LES CONSIGNES:
**A.** Dans l'extrait sur le reliquaire de saint Maur, en quelle année une paroissienne a-t-elle offert un nouveau reliquaire ?
**B.** Poursuivez le texte sur le reliquaire de saint Maur à partir de sa dernière phrase.

EXTRAIT:
+---+

Mais en 1921, une « paroissienne du
pays » fait don d’un nouveau reliquaire, celui-là même qui vient
d‘être restauré en 2013.
Pourtant l’unanimité ne s’est jamais faite pour
considérer les reliques de ce reliquaire comme étant véritablement ceux du
disciple de St Benoît. Le P. Chifflet
soutenait déjà au XVIIe siècle qu’il s’agissait d’un homonyme fêté d’après le
martyrologe de Saint Oyend, le 25 octobre.
Le P. Pierre Lacroix au XXe siècle va dans le même sens : « Le nom de Maur, qui signifie un homme au
teint sombre, basané, était fréquent. Le personnage honoré dans notre village
jurassien ne serait-il pas un saint local.... ? L’obscurité de ce saint
local aura facilité l’ « adoption » de son illustre homonyme, à
la faveur de sa fausse Vie et du transfert en partie vrai. » (Lacroix
1981). Mais comment savoir ?

+---+

LISTE DES ENTRÉES:
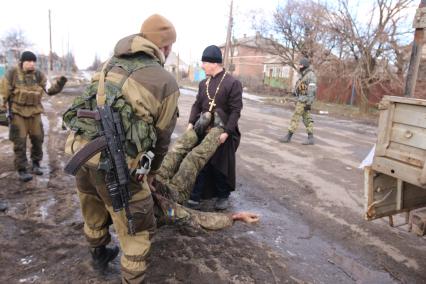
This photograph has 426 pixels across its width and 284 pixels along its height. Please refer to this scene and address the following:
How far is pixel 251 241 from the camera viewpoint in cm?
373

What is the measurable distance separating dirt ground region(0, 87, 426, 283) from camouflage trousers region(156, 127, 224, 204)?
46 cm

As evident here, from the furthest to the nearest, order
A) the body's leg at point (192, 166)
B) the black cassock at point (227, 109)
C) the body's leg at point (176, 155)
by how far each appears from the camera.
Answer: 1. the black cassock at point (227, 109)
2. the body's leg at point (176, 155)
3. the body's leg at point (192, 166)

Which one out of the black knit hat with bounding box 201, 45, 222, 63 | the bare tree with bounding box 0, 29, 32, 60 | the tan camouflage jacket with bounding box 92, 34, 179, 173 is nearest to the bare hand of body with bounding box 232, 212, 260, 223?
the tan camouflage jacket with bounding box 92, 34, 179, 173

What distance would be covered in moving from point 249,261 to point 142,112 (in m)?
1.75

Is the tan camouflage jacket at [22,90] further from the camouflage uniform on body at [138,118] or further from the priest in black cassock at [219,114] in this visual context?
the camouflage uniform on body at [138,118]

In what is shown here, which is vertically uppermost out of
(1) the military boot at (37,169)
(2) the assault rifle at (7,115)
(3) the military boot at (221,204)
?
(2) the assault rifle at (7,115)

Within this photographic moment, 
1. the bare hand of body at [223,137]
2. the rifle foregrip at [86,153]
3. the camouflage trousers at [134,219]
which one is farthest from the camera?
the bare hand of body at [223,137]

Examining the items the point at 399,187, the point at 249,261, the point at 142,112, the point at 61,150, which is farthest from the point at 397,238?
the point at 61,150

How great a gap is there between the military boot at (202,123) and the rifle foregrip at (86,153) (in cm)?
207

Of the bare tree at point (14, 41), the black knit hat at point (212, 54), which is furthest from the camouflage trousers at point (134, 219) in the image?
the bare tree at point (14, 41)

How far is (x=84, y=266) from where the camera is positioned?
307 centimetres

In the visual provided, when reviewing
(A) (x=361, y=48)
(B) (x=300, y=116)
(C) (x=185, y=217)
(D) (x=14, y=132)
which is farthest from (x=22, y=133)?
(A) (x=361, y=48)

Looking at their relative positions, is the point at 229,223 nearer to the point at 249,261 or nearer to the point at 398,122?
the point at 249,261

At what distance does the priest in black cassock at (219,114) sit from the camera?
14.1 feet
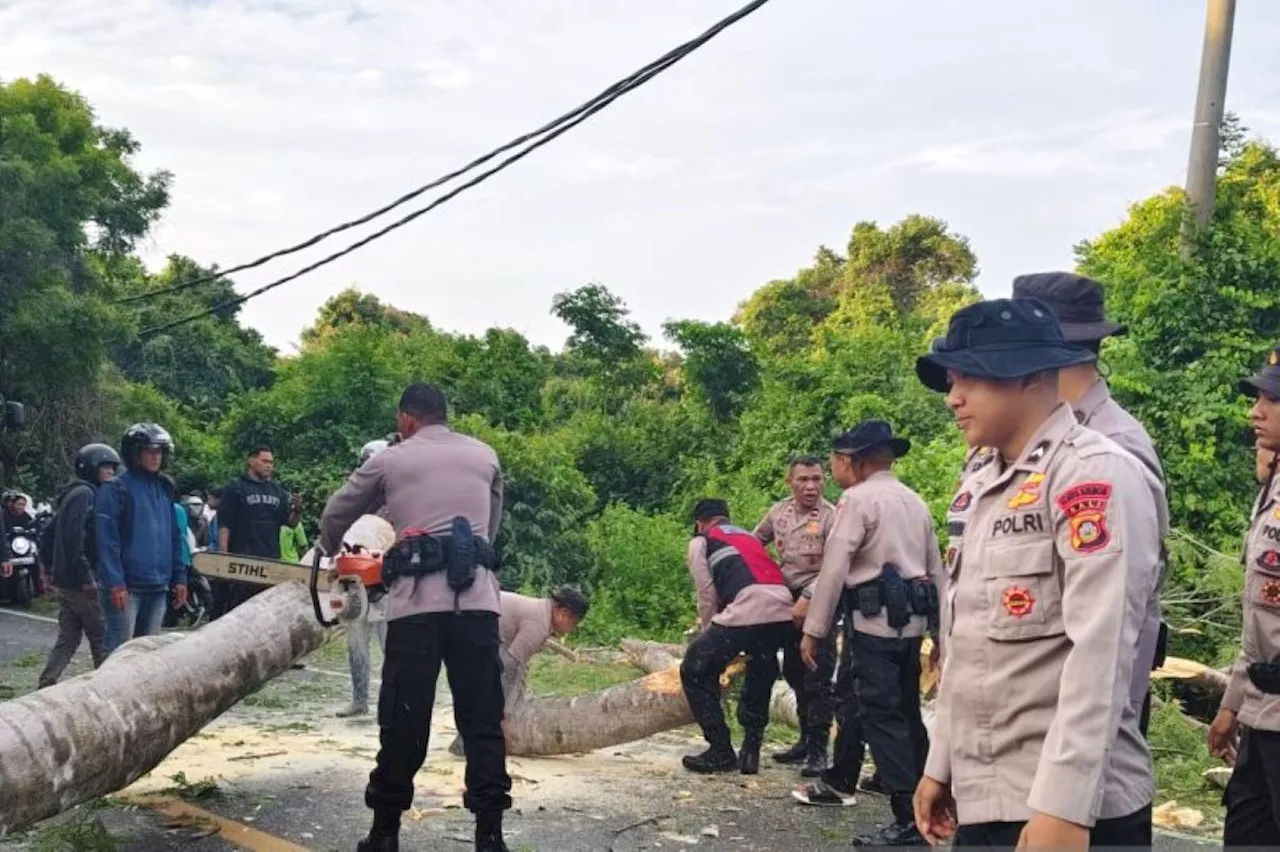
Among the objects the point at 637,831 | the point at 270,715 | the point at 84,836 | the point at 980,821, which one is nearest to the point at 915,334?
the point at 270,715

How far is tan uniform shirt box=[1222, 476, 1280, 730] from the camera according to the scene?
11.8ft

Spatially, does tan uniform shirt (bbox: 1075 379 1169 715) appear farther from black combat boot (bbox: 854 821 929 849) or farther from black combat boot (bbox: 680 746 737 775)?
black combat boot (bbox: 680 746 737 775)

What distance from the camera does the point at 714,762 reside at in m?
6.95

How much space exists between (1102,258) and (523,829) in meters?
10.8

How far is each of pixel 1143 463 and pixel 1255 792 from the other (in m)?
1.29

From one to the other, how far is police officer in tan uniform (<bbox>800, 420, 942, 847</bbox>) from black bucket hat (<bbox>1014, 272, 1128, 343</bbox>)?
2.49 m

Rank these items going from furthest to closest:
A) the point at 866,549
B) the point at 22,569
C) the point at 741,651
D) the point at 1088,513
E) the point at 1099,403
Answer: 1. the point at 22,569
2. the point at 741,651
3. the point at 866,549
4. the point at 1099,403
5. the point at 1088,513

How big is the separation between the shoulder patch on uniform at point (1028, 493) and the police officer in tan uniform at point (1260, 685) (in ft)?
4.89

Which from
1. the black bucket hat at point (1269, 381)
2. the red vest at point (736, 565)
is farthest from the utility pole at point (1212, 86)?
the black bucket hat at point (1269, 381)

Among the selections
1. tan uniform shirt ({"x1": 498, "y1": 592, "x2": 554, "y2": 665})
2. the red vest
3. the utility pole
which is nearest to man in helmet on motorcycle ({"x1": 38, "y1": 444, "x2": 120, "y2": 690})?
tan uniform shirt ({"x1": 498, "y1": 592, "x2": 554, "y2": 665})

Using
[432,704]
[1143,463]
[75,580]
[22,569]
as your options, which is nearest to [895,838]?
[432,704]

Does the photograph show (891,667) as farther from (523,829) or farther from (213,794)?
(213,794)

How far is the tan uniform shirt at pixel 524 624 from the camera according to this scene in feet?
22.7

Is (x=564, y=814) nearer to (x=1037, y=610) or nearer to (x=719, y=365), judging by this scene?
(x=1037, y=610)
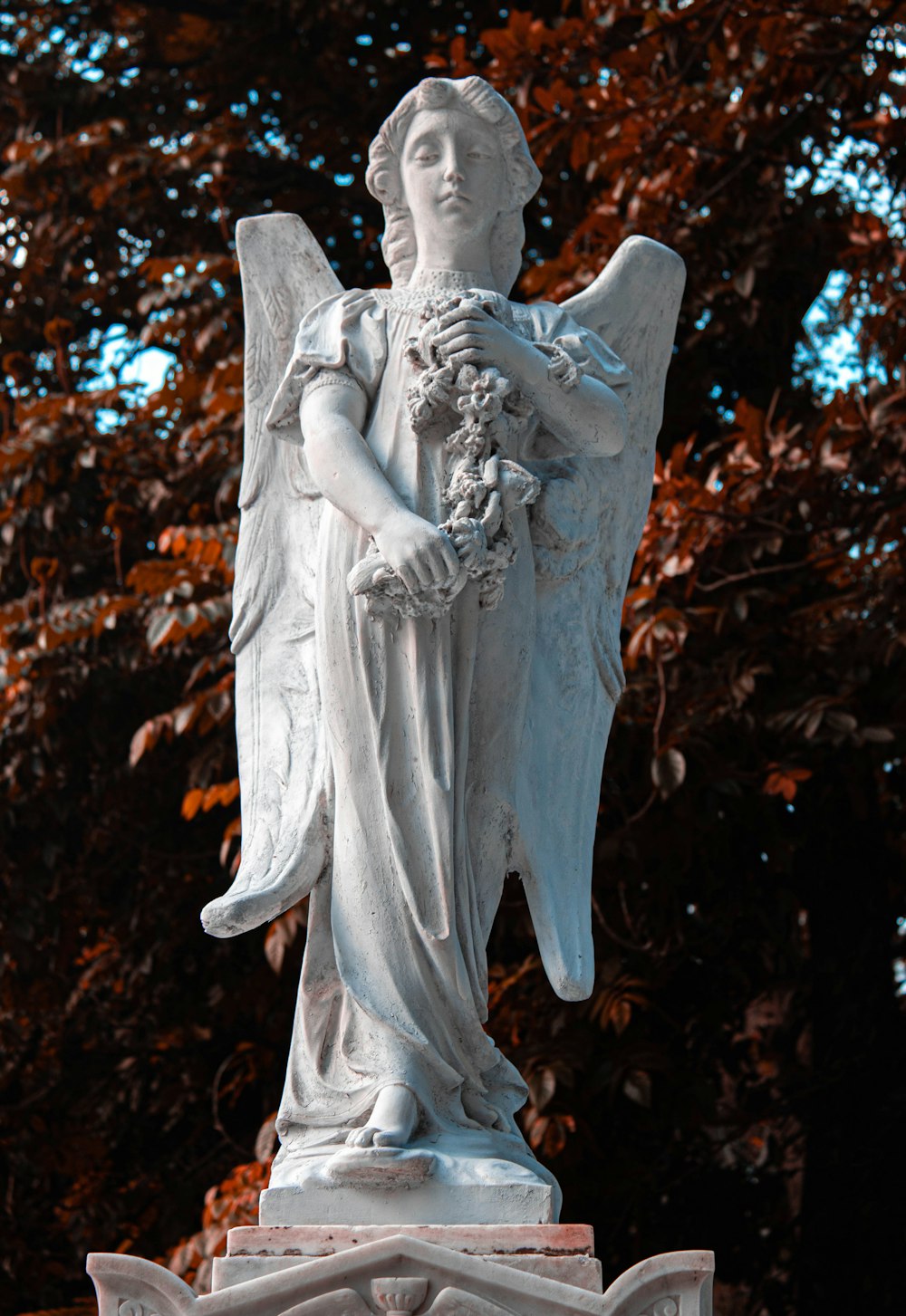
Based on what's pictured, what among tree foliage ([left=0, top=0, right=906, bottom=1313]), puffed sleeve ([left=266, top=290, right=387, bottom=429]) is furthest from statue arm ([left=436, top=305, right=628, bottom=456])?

+---+

LES RÉPONSES:
**A.** En 1921.

**B.**
Des
fouilles au XIX° siècle ont attesté la présence en ces lieux d’une communauté
chrétienne aux VI° et VII ° siècles. Une plaque-boucle en bronze porte
même un nom : « ?Enatus deaconus » : (R)ené
Diacre ! Mais aucun sondage récent ne permet de donner plus d’éléments
pour connaître ce Maur et son environnement. On peut cependant supposer sous
les dalles de l’édifice actuel et aux alentours, la présence d’une église plus
précoce comme à Saint-Hymetière. Dans l’attente d’hypothétiques recherches
archéologiques futures, la restauration de la châsse, en 2013, à l’initiative locale
de l’Association pour la Protection du Patrimoine de Saint-Maur des Buissons, a donné
l’occasion de procéder à l’analyse scientifique des reliques présumées de saint
Maur. Les résultats sont concluants et permettent enfin de faire avancer le
débat sur l’identité du personnage.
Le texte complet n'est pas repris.